Up to that point, deputies hadn’t returned fire, according to the sheriff. Instead, he said they tried to deescalate the situation and stepped into the line of fire to throw a cellphone into the house in hopes of ending things peacefully.

“The 14-year-old comes out of the garage with a pump shotgun, levels it at deputies and despite warnings to drop it, she walked back into the garage, she comes back a second time, and that’s when deputies opened fire after taking multiple rounds,” Chitwood said.

Chitwood described himself as furious when talking to reporters on the scene, and he laid a lot of blame for the attack on the juvenile justice system as well as the foster home itself.


“The brainiacs in Tallahassee, they want to do this restorative justice stuff. They need to take a deep look and say, ‘Something’s not right here,’ because where the rubber meets the road, these kids are killers. They’re capable of killing. This juvenile citation (expletive) that you hear from these faith groups, they need to worry about what’s going on in the pulpit in their church, not worried about what’s going on on the (expletive) streets when you have 14-year-olds and 12-year-olds arming themselves,” Chitwood said.

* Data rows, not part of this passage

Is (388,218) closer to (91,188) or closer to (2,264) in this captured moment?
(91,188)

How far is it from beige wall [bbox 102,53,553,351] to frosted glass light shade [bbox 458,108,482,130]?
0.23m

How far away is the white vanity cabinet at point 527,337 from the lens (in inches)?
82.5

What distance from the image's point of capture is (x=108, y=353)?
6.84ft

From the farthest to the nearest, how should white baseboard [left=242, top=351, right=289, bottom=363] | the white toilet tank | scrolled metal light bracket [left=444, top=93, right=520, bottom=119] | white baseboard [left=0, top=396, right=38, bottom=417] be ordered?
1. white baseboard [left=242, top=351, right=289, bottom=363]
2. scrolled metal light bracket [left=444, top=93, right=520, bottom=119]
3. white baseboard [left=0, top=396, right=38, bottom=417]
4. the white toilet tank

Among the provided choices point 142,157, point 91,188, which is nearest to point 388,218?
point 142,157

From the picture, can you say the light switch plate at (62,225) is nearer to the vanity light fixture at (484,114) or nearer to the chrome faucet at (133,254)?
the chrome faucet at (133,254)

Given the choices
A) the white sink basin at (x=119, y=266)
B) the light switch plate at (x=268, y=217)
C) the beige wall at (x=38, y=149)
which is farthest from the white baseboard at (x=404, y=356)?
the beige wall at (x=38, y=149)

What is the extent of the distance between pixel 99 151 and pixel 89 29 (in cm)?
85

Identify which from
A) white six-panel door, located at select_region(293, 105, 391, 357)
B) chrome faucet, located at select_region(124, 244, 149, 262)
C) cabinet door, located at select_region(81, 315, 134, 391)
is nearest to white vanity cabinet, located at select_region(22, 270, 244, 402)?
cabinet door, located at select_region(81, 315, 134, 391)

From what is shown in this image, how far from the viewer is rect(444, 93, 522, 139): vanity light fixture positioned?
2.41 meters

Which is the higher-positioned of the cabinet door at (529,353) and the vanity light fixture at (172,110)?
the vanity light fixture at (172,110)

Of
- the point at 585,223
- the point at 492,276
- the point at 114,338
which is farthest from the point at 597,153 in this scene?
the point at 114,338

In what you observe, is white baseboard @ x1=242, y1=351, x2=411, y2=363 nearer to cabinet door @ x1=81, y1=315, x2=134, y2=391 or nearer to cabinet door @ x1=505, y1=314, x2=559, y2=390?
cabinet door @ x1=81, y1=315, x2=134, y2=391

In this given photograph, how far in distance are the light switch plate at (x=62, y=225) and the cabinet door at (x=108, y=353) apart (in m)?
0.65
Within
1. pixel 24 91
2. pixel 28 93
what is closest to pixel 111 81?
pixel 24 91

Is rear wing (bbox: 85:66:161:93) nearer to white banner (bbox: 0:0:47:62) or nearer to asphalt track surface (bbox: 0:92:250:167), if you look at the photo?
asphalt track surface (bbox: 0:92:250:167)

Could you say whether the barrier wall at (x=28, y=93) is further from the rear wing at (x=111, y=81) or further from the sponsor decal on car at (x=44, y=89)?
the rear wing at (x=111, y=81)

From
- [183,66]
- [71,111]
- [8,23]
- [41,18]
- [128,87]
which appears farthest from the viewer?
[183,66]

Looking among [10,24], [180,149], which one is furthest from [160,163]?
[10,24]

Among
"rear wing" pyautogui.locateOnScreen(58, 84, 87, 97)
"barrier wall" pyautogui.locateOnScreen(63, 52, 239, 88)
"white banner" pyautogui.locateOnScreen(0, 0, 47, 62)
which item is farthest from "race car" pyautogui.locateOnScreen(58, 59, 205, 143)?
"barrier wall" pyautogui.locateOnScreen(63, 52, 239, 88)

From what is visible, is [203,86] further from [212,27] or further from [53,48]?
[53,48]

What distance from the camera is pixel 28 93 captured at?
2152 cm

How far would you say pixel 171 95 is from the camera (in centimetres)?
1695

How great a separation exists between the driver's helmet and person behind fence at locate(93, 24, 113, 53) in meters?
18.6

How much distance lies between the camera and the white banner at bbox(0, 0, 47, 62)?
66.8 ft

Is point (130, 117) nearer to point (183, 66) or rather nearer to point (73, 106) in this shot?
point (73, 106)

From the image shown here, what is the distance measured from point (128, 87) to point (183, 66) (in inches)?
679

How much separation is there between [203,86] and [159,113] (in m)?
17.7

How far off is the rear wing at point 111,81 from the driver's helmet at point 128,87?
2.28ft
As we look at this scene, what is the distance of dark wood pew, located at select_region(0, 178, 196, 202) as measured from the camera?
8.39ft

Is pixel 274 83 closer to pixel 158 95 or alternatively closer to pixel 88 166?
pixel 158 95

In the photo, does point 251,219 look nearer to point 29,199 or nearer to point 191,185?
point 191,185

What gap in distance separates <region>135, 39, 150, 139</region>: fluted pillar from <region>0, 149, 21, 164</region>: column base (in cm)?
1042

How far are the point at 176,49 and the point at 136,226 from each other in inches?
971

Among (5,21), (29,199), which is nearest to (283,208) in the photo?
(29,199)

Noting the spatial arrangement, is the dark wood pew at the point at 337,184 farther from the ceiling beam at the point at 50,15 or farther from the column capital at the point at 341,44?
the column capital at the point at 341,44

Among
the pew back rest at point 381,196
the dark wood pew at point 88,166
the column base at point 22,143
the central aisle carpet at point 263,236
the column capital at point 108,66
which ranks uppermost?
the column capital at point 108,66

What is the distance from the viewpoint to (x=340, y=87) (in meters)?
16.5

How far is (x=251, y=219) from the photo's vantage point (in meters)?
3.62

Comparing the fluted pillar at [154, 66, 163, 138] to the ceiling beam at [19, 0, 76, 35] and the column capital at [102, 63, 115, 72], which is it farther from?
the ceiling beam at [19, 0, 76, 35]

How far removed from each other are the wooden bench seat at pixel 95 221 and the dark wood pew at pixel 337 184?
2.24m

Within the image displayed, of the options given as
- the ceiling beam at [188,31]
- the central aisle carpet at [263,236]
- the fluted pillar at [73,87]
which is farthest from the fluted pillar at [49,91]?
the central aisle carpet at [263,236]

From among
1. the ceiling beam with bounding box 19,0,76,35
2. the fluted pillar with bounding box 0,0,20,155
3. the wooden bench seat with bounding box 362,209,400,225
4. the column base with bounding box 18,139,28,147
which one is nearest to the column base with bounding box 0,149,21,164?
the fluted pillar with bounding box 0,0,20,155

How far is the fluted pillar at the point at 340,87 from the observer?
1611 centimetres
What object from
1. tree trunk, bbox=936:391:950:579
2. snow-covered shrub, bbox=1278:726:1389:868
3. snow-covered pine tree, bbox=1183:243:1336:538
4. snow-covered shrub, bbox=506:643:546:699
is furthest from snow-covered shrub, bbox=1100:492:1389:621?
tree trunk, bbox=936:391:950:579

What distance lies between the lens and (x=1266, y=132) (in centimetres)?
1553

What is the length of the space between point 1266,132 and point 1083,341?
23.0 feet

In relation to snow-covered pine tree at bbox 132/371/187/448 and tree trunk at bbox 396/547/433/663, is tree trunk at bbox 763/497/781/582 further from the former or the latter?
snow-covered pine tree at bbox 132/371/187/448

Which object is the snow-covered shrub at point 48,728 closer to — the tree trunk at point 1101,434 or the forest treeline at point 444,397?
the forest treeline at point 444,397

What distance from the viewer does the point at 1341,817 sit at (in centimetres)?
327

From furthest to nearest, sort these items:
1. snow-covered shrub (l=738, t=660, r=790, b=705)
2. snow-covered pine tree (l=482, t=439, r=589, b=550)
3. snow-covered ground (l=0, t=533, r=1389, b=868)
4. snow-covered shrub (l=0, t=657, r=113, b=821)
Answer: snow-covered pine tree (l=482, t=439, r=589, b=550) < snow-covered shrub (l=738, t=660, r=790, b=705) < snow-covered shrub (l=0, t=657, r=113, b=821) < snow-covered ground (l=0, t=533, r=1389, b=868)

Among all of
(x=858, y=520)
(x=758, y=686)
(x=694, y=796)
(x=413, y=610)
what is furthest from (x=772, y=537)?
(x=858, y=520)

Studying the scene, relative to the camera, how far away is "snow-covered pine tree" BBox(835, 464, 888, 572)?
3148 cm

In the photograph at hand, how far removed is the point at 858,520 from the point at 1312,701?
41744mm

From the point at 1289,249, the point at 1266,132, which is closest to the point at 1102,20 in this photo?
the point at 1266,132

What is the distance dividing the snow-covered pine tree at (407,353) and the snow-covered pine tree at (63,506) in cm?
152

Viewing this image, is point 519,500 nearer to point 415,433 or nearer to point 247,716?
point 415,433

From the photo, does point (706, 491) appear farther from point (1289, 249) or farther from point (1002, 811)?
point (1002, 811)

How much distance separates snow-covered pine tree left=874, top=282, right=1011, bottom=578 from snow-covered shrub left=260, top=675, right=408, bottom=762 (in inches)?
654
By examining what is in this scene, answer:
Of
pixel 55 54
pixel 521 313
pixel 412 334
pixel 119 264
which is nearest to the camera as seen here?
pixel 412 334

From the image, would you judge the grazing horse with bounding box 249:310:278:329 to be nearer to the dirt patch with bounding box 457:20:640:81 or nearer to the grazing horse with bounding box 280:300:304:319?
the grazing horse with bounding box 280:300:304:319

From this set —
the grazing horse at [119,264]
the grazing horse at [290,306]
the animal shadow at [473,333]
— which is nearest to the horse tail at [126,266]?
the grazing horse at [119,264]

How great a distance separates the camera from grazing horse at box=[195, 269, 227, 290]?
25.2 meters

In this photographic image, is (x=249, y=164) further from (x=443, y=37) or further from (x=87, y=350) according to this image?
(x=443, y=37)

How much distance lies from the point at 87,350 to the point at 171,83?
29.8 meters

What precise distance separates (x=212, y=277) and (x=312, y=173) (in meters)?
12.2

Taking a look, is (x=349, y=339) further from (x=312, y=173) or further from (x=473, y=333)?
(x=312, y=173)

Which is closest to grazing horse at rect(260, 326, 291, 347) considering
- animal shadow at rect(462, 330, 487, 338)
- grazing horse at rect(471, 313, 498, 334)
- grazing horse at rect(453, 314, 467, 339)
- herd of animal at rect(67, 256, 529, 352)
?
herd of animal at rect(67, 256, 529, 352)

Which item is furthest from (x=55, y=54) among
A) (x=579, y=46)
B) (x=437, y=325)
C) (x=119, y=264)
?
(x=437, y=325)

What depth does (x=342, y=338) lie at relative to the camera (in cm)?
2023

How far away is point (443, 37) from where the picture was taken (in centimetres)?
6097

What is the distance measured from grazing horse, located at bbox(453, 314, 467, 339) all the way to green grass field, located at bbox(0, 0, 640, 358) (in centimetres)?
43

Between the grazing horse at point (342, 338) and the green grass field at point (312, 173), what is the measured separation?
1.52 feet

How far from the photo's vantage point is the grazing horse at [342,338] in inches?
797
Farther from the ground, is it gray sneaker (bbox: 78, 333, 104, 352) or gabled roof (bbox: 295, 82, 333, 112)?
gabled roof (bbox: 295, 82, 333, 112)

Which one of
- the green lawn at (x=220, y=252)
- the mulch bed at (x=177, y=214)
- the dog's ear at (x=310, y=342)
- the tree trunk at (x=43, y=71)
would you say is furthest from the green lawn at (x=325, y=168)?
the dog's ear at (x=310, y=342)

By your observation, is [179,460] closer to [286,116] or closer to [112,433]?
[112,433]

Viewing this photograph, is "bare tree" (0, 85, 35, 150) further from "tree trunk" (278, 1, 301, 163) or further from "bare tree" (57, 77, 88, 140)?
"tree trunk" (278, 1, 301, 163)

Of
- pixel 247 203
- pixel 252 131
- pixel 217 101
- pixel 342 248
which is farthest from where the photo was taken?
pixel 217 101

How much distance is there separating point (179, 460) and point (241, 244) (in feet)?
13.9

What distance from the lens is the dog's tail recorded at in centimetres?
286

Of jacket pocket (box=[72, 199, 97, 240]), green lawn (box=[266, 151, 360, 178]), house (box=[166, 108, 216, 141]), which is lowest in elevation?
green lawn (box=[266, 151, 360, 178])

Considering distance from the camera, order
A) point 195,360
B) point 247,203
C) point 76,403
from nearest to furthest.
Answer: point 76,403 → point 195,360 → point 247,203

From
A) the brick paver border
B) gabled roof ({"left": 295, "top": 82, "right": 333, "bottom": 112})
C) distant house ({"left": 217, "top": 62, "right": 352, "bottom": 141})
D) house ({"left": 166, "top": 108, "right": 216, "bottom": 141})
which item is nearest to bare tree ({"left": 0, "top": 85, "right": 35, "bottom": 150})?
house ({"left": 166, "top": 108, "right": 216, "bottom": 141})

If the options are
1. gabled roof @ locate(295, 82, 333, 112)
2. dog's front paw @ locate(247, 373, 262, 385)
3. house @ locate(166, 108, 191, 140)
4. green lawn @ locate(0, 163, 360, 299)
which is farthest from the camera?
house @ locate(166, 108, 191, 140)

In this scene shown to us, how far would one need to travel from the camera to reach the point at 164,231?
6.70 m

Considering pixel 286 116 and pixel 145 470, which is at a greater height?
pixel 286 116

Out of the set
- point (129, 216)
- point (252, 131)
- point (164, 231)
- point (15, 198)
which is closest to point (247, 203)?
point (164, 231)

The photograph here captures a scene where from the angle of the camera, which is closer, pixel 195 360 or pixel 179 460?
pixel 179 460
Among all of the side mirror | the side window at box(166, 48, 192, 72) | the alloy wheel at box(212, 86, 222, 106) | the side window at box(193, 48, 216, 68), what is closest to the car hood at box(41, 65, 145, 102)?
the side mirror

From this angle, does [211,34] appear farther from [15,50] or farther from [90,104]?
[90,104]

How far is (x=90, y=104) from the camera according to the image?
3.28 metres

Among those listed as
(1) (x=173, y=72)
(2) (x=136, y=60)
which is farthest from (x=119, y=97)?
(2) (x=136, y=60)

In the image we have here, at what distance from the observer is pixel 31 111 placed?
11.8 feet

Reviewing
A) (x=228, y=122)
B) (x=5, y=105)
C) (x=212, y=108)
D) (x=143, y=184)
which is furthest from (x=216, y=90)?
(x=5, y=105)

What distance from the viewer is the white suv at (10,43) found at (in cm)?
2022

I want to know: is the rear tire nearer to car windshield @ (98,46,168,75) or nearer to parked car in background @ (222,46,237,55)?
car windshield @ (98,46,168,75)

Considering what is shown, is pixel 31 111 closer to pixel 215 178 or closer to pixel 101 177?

He said facilities like Florida United Methodist Children’s Home aren’t equipped to handle some of these children. He also noted that a security guard was beaten to death there earlier this year. He called the home “a complete failure,” adding that deputies have been called there 289 times in the past year.

289 times in a twelve month period? Frankly, that’s newsworthy in and of itself, and the fact that a security guard was beaten to death by a 14-year old at the facility back in April is incredibly disturbing.

At the very least, this incident should prompt an investigation into the foster care facility, but it should also lead to a larger discussion about the juvenile justice system and whether or not its actually doing anything to rehabilitate young offenders. We’re seeing a rise in juvenile crime in many parts of the country, from the D.C. suburbs to the city streets of Chicago, where juveniles are being arrested in greater numbers for violent crimes ranging from carjackings to murder. A large part of the reason why we’re seeing more underage criminals is because the juvenile justice system is awfully light on ensuring justice; there are few consequences for even the most heinous crimes. The current system isn’t working, and the sheriff is right to call for some changes.